Unicorn is designed to be fully customizable: you can select which Unicode algorithms and character properties are included or excluded from compilation. You can also exclude Unicode character blocks wholesale for scripts your application does not support. It's perfect for resource constrained devices like microcontrollers and IoT devices.

About me: I quit my Big Corp job a few years back to pursue my passion for software development and this is one of my first commercial releases.

Someone
5 days ago
[-]
On https://railgunlabs.com/unicorn/manual/misra-compliance/, I think you will want to fix a typo in

  1.2    Required    Compliant (verified by compiling with Clang's -pdentic flag)
                                                                   ^^^^^^^^
Or am I too pedantic?
reply
hgs3
5 days ago
[-]
This is the most ironic typo I've ever made. Thanks for the catch. I've corrected it.
reply
canucker2016
5 days ago
[-]
A couple more suggestions.

List the platforms (& compilers) that you've tested on.

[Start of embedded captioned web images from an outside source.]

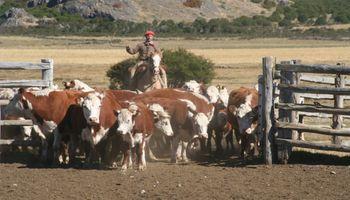 Patagonia libre de aftosa sin vacunas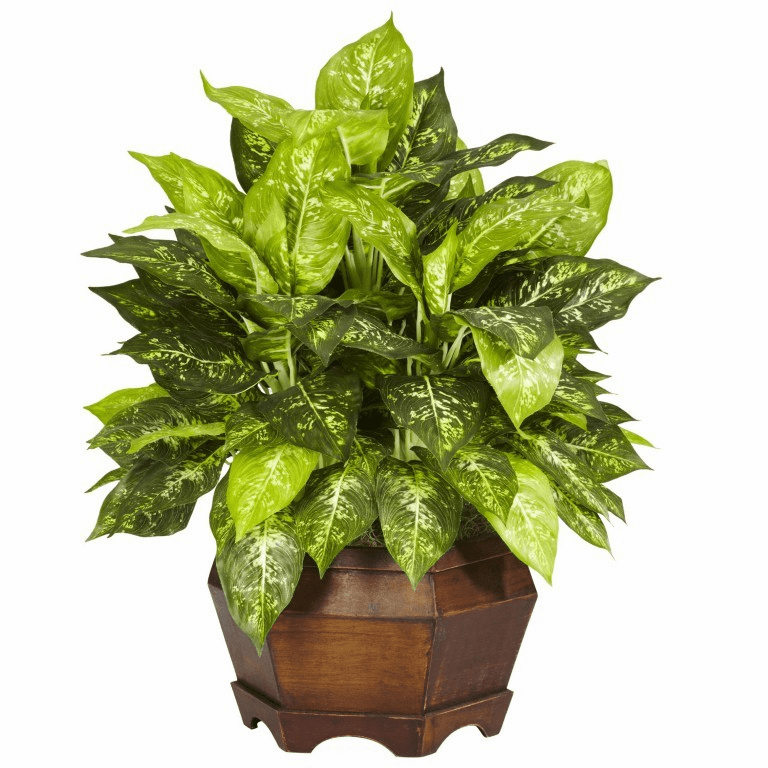 "24"" Variegated Dieffenbachia with Large Hexagon Silk Plant"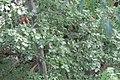 Oak canopy 19-10-04 182.jpg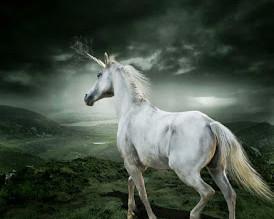 Molly's Unicorn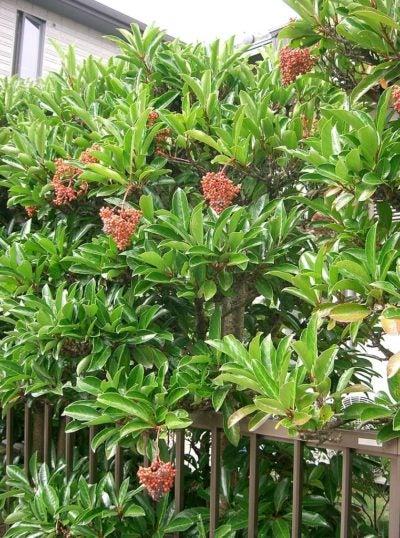 Viburnum Articles Gardening Know How
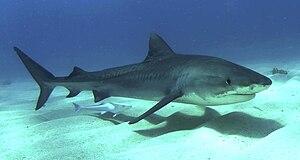 Juvenile tiger shark Bahama's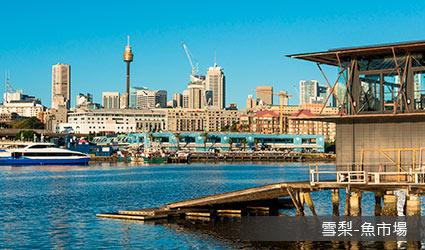 澳洲_雪梨魚市場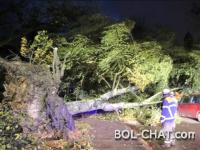 Opasno nevrijeme: Skijaš poginuo u Francuskoj, vjetar otpuhao voz sa šina u Švicarskoj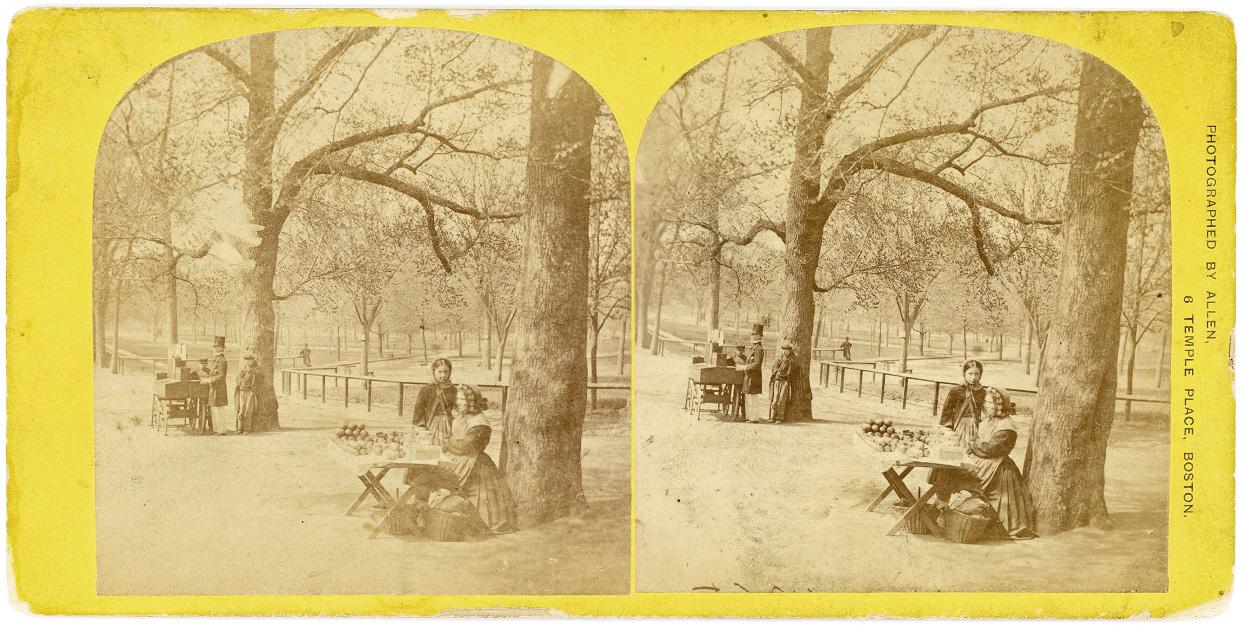 Apple seller on Boston Common by Edward L. Allen 2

Compare (pros/cons) against other Unicode libs (like others have done elsewhere in this thread, i.e. https://news.ycombinator.com/item?id=42424637 and https://news.ycombinator.com/item?id=42424638)

reply
hgs3
5 days ago
[-]
Thanks for the suggestions. I think a comparison table would be useful, but I want to make sure I do it right since I'd be comparing my work to someone else's.

As for the compilers, I’ve tested the library with GCC, Clang, and MSVC, and with the -pedantic flag like the GP mentioned. The library should build with any standard-compliant C99 compiler.

reply
rurban
5 days ago
[-]
This is commercial only. Free and small is my safeclib, which does about half of it. ICU is not usable on small devices, and also pretty slow. It's much faster to use precomputed tables per algorithm, such as here or in safeclib. libunistring is also extremely slow. This was tried for grep and failed.
reply
hgs3
5 days ago
[-]
> This is commercial only.

You can use Unicorn for non-commercial use [1], but yes, for commercial use you need to buy a license.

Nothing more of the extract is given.